Before doing the benchmark comparisons in #9104 (comment) and #9104 (comment) I naturally had some expectations (just based on theory for my Borg 1.4 benchmarks, but for Borg 2 I based my expectations on benchmark cpu). However, I greatly overestimated the effects. Such overestimates can easily sway decisions:

• BLAKE2b was supposed to be ~32% faster than SHA256 according to benchmark cpu.

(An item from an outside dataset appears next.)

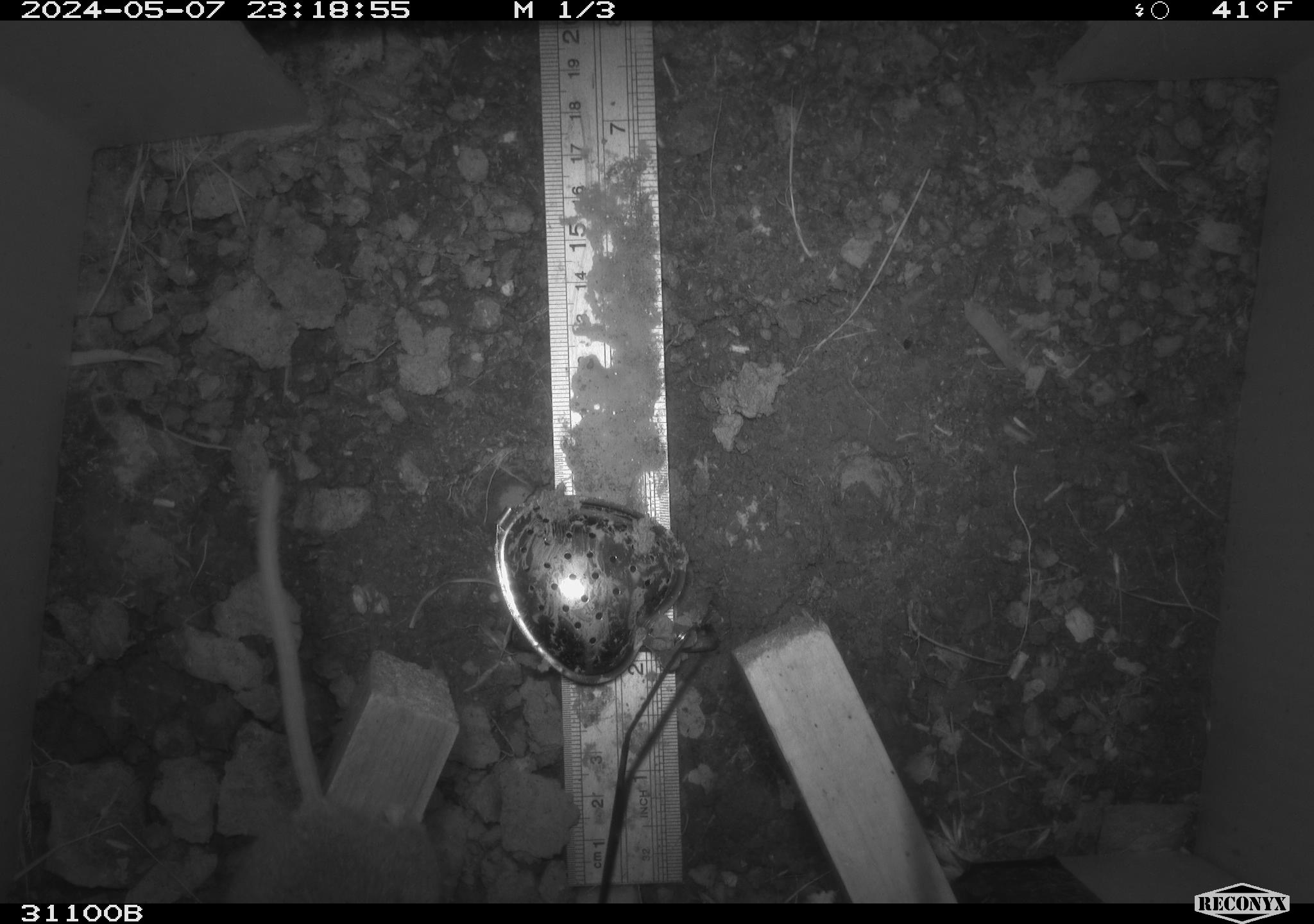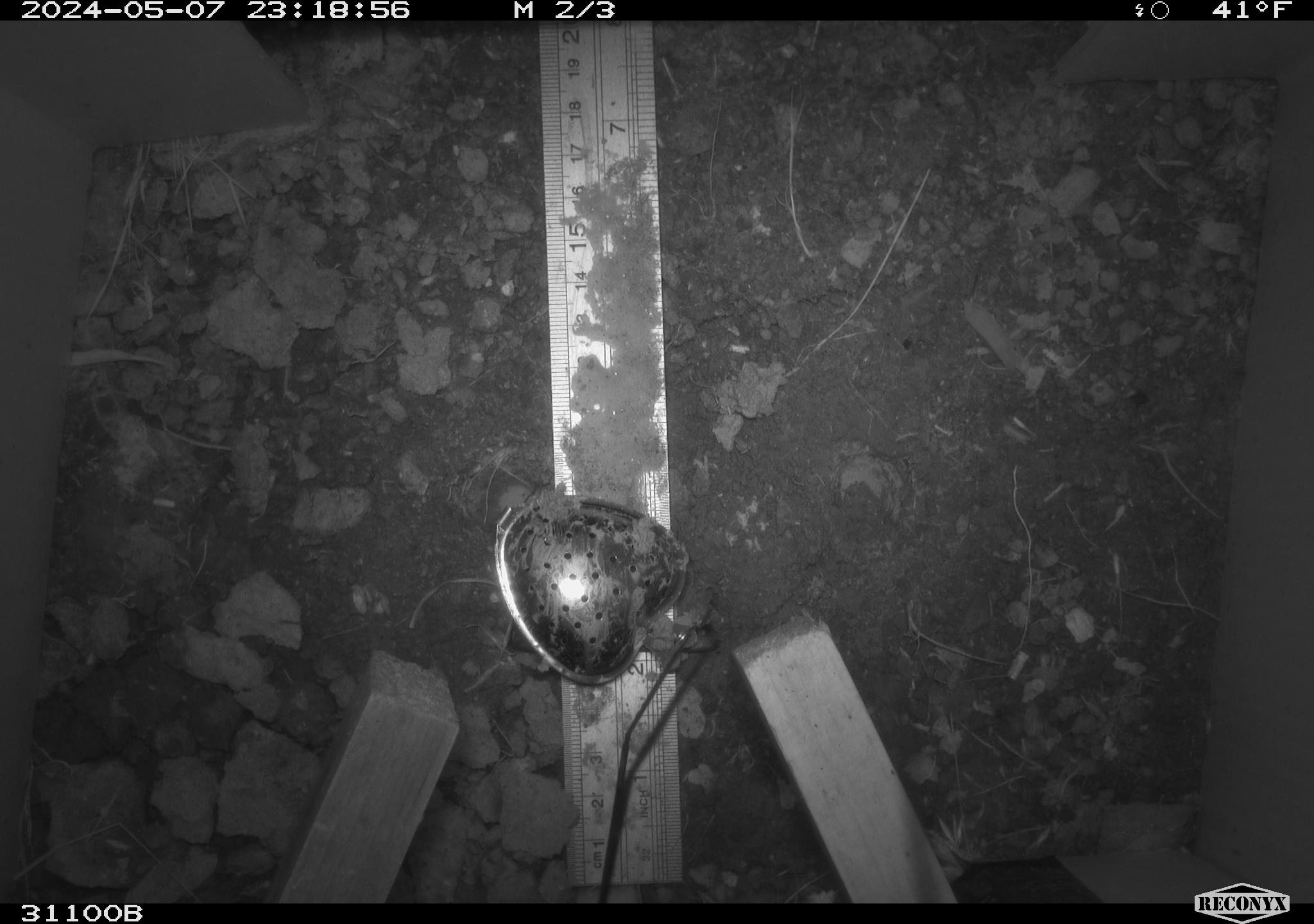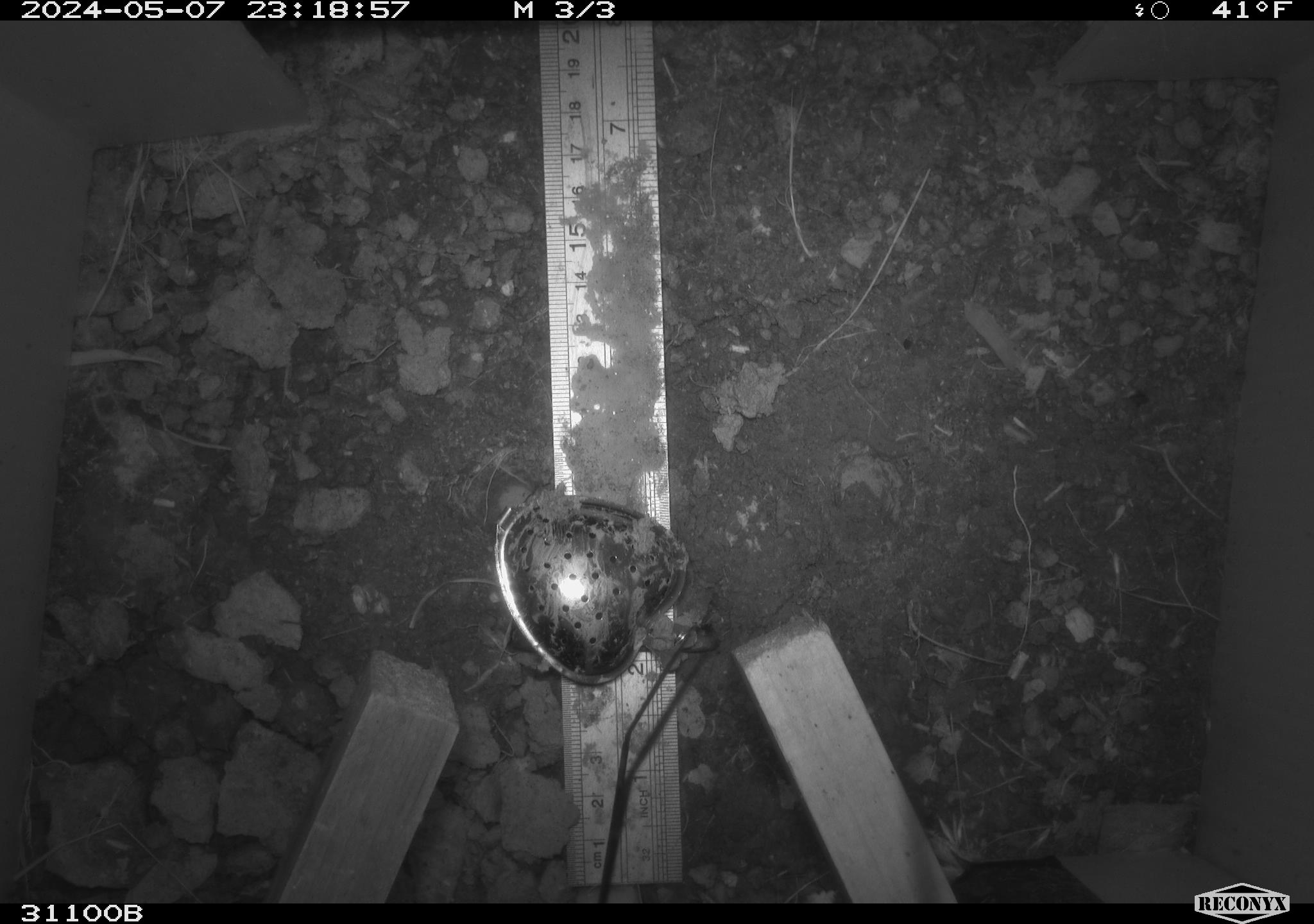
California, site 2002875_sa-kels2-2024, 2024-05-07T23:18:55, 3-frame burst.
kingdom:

This would definitely yield me to use BLAKE2b. However, in reality it's "just" ~10% faster - because, of course, Borg is doing way more things, reducing the impact. Now also considering that this decision is more or less final, and that newer hardware likely gains SHA256 hardware acceleration removing this difference, I would choose SHA256 instead.

• CHACHA20-POLY1305 was supposed to be a whopping ~75% slower than AES256-OCB. In reality it yields more or less the same performance. No idea why btw…

• I had virtually no idea what the comparison of aes-256-ctr-blake2b with aes-ocb (i.e. basically Borg 1.4 vs. Borg 2) would mean in practice.

Minor differences detected in the crud tests can also come from other influences (OS or other app activity)

That's absolutely true.

That's why I was benchmarking on a clean system: Fresh Arch Linux booted from external media, ram disk as storage, nothing else but the base system running, and giving the system a five minute cooldown phase between each benchmark. I learned my lesson from #9005 (comment) 😆

---

Just to be clear: This is no must-have. One can indeed do the same with some wrapper script, including both creating a summary and support of --json-lines.

However, the reason why I still feel like that this is a beneficial addition is because we're making it rather hard for users to make an informed decision about what encryption mode to use (which I suspect is why people want to keep none mode, #9104). I wanted to tell people in the docs how to make this decision right. I started writing a section (#9103 resp. its still planned follow-up), but threw it away because I felt like that it's getting way too complex. IMHO this should be a single command.

But as I said earlier in #9104 (comment), I can absolutely understand that this is no priority since it creates an one-time benefit for users at best. So, absolutely no hard feelings if you think it's not worth the effort.